+++ STORED ROWS
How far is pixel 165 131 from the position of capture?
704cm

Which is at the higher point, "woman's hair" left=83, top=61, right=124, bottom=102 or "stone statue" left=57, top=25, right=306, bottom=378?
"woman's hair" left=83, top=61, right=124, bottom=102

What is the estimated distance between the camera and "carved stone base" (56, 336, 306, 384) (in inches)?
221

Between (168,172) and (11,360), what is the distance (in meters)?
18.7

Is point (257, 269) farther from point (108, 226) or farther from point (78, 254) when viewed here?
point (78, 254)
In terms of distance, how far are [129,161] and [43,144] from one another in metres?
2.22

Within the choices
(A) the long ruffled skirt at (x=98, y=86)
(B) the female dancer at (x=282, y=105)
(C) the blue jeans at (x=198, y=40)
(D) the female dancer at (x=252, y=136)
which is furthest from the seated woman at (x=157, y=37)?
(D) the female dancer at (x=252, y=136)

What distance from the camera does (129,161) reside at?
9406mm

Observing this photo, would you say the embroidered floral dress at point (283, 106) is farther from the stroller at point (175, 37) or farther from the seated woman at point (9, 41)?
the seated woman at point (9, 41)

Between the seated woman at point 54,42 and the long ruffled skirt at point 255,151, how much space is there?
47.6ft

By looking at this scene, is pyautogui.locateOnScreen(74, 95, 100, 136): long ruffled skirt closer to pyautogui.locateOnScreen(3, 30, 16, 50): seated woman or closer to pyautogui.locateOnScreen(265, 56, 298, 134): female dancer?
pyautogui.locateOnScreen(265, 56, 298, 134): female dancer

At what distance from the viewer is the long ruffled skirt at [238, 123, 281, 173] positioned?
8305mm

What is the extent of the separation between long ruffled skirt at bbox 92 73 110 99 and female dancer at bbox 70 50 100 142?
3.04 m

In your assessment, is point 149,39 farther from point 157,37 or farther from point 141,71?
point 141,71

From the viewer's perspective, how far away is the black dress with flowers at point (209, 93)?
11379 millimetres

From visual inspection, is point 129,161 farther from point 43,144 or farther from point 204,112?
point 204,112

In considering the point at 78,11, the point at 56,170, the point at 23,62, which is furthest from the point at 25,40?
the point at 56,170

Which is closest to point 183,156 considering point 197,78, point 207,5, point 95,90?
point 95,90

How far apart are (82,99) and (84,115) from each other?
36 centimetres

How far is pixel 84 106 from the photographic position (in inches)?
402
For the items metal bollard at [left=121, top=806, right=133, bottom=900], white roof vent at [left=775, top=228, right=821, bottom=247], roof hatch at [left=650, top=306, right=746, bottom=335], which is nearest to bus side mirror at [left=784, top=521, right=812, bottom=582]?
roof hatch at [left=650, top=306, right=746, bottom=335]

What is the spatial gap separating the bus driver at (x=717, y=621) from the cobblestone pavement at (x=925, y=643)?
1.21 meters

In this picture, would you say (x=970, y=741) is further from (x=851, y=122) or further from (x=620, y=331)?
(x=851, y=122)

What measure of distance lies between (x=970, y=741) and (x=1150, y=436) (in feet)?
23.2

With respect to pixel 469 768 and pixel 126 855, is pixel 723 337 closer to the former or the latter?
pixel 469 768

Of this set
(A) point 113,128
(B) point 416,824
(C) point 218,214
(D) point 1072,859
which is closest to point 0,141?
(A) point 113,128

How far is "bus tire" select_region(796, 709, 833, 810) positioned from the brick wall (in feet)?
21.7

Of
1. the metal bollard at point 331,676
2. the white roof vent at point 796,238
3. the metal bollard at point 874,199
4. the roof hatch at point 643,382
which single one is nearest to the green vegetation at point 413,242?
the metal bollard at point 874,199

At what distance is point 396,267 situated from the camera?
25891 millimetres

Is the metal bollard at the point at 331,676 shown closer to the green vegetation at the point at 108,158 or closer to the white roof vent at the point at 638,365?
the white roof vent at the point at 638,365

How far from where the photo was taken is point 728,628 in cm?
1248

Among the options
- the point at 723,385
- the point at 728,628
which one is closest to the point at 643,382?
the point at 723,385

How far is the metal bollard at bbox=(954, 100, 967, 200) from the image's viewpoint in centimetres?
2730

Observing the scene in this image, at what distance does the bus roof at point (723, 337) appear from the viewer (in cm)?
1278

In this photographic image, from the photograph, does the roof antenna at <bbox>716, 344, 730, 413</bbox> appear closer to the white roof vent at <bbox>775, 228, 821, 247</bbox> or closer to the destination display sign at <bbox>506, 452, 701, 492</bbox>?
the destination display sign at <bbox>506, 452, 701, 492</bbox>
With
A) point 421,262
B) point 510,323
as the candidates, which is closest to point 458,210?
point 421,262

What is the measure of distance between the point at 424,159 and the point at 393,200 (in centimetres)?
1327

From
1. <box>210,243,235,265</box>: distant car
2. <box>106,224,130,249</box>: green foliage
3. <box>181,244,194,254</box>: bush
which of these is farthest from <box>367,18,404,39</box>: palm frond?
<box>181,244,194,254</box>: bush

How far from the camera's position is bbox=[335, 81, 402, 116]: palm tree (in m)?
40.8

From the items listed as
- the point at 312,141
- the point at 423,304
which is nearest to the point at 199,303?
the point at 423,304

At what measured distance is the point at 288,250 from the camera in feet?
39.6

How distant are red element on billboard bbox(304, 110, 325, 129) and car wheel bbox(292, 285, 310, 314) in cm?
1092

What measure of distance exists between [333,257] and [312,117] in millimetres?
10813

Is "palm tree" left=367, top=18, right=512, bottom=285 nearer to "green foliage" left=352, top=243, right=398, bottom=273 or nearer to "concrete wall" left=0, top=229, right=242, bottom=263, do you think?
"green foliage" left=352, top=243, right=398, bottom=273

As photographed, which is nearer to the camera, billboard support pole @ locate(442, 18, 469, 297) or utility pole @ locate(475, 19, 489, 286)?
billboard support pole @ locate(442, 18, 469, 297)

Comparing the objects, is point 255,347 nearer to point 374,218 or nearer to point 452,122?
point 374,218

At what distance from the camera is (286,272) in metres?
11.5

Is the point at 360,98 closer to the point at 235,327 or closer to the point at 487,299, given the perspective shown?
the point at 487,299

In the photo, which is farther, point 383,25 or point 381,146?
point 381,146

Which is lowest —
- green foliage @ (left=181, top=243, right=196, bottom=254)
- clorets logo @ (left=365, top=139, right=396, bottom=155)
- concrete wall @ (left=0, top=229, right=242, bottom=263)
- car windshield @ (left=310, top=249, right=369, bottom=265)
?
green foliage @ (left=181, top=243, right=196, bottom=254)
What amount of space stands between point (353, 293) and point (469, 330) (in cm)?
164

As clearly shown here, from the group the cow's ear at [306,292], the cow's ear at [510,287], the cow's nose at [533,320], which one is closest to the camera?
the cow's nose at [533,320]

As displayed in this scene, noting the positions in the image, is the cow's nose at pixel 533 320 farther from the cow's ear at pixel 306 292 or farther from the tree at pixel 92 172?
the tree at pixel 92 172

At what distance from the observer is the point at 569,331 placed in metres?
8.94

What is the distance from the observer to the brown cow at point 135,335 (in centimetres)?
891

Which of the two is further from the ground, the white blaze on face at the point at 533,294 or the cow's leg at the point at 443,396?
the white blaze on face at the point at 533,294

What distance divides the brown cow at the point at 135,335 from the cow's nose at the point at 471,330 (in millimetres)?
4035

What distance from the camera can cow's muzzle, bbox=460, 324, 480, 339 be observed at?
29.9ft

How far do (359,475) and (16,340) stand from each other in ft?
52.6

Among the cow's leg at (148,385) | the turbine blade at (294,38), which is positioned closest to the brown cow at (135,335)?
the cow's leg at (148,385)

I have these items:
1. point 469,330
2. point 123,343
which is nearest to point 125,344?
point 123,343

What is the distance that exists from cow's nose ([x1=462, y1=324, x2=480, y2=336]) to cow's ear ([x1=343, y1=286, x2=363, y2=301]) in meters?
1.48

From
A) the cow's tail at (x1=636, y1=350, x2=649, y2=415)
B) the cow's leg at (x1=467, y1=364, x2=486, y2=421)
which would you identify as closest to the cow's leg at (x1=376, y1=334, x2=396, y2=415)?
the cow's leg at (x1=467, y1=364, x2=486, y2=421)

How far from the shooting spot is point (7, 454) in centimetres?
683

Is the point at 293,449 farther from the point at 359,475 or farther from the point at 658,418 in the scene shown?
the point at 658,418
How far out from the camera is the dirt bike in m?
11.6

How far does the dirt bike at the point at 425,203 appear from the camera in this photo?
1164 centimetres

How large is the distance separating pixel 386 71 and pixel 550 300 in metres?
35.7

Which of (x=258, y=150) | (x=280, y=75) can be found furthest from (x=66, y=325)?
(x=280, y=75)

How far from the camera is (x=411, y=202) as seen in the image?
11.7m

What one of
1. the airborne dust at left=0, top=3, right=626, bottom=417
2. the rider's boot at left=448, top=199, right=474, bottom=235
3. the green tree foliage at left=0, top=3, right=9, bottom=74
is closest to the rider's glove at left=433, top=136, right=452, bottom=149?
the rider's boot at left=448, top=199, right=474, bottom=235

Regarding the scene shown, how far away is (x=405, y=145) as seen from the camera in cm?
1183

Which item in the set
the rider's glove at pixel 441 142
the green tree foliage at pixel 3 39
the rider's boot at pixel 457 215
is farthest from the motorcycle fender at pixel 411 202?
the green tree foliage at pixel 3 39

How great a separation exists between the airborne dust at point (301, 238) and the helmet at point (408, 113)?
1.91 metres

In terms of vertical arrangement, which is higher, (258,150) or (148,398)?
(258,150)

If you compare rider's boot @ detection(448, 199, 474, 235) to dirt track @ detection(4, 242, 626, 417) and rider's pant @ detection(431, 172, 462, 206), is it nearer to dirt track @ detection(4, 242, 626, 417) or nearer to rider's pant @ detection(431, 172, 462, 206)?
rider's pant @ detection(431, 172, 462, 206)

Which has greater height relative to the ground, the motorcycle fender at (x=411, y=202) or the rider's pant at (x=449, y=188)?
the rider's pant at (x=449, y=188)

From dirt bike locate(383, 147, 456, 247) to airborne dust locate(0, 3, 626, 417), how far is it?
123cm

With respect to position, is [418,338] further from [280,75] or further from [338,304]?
++++++
Copy out, line for line, the part of the records above that opens with the line containing "Is the point at 293,449" and closes with the line containing "1164 centimetres", including both of those lines.

Is the point at 293,449 farther from the point at 359,475 or farther from the point at 658,418 in the scene shown?
the point at 658,418
How far out from the camera is the dirt bike in m?
11.6

How far does the dirt bike at the point at 425,203 appear from the camera in this photo?
1164 centimetres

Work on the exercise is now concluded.